I had decided almost a year ago exactly that I needed to get into a winery to learn more. I needed to taste free-run, first and second pressings; I wanted to see yeast added (or gaze as wild ferments took off); to filter out botrytis and downy mildew; to punch down, pump over and rack; to fine and settle. I wanted to see how all the bottles I was obsessed with drinking were really made, in a way that a two-hour visit simply couldn’t offer.

That Friday night – perched on the edge of a lake, surrounded by layer upon layer of glimmering slimline gum trees, tasting 13 different styles of Pinot Gris under an undeniably foreign, big, blue sky – London and that decision seemed a long way away. I had touched down a week earlier in Perth, taking some time to wind down, perfect my pronunciation of “Cowaramup” (my home for the next two months) and grasp the head-bendingly huge scale of Australia.

I had stocked up on the essentials: the least attractive footwear known to mankind (steel-cap boots purchased from – I kid you not – a shop called “Work Clobber”), inordinate amounts of sun cream (factor 50) and a guide to the various venomous creatures that could bring my adventure to an abrupt and unfortunate end.

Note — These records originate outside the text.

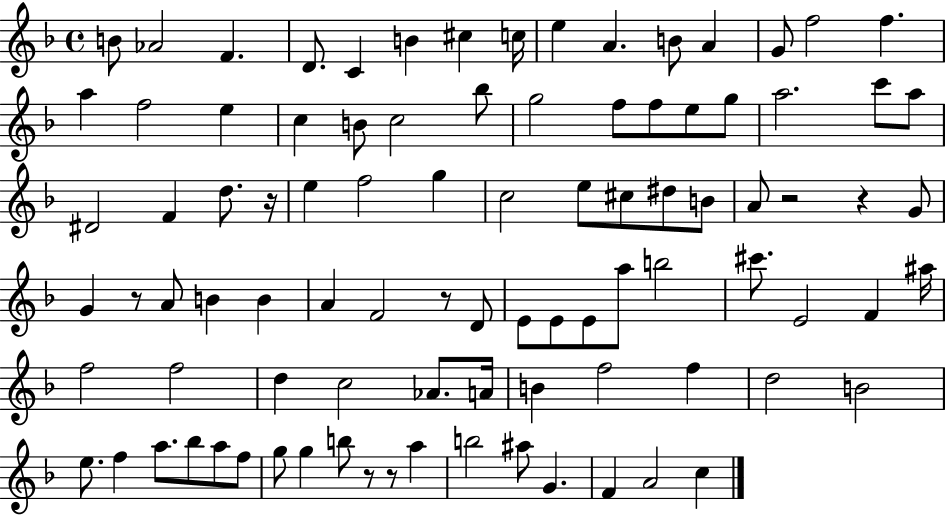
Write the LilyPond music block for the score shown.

{
  \clef treble
  \time 4/4
  \defaultTimeSignature
  \key f \major
  b'8 aes'2 f'4. | d'8. c'4 b'4 cis''4 c''16 | e''4 a'4. b'8 a'4 | g'8 f''2 f''4. | \break a''4 f''2 e''4 | c''4 b'8 c''2 bes''8 | g''2 f''8 f''8 e''8 g''8 | a''2. c'''8 a''8 | \break dis'2 f'4 d''8. r16 | e''4 f''2 g''4 | c''2 e''8 cis''8 dis''8 b'8 | a'8 r2 r4 g'8 | \break g'4 r8 a'8 b'4 b'4 | a'4 f'2 r8 d'8 | e'8 e'8 e'8 a''8 b''2 | cis'''8. e'2 f'4 ais''16 | \break f''2 f''2 | d''4 c''2 aes'8. a'16 | b'4 f''2 f''4 | d''2 b'2 | \break e''8. f''4 a''8. bes''8 a''8 f''8 | g''8 g''4 b''8 r8 r8 a''4 | b''2 ais''8 g'4. | f'4 a'2 c''4 | \break \bar "|."
}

Reporting to work on Monday at Pierro – one of Margaret River’s best and most respected wineries – I couldn’t quite believe what was happening. I seemed to have a worrying amount of responsibility for someone with no experience. I would be in charge of ensuring the press, tanks and lines (the hoses that ran between the two) were ready to receive that day’s press load of grapes (anywhere from between four and eight tonnes of fruit). I was to ensure they were clean and cool, and that the precious juice would be protected from the ruinous effects of oxygen – filling each tank with inert gas. I was to cut the flow of juice and switch tanks between free-run, first and second press. I would, in short, be taking charge of the looming beast that was Pierro’s Vaslin press, a piece of machinery worth more than a small house. At the end of each day, I would be emptying the press of skins and stalks, clambering inside to hose and scrub it down, making sure that it was spotless for the next press load. And then I would do it all again.

It was clear that I could – quite easily – ruin the winery’s entire 2018 vintage. I took a deep breath and hoped desperately that I wouldn’t.